Domniki Asimaki, & Jamison H. Steidl

Published 2006, SCEC Contribution #878

A seismic waveform inversion algorithm is proposed for the estimation of elastic soil properties using low amplitude, downhole array recordings. Based on a global optimization scheme in the wavelet domain, complemented by a local least-square's fit operator in the frequency domain, the hybrid scheme can efficiently identify the optimal solution vicinity in the stochastic search space, whereas the best-fit model detection is substantially accelerated through the local deterministic inversion. Results presented for selected aftershocks of the Mw 7.0 Sanriku-Minami earthquake in Japan, recorded by the Kik-Net Strong Motion Network, illustrate robustness of the impedance structure estimation.
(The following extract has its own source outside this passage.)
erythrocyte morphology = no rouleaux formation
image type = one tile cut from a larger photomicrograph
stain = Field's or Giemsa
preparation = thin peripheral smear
By contrast, the attenuation structure is shown to be sensitive to the frequency content of seismic input data, attributed to the deterministic description of the continuum in the forward model that cannot simulate late arrivals of multiple-scattered energy. Sensitivity analyses illustrate that for the same forward model, results can be substantially different based on the definition of the objective function. It is concluded that even for engineering purposes, inversion should aim to decouple intrinsic and scattering attenuation mechanisms.

Asimaki, D., & Steidl, J. H. (2006). Attenuation and Velocity Structure for Site Response Analyses via Downhole Seismogram Inversion. Pure and Applied Geophysics, 163(1), 81-118. doi: 10.1007/s00024-005-0009-7.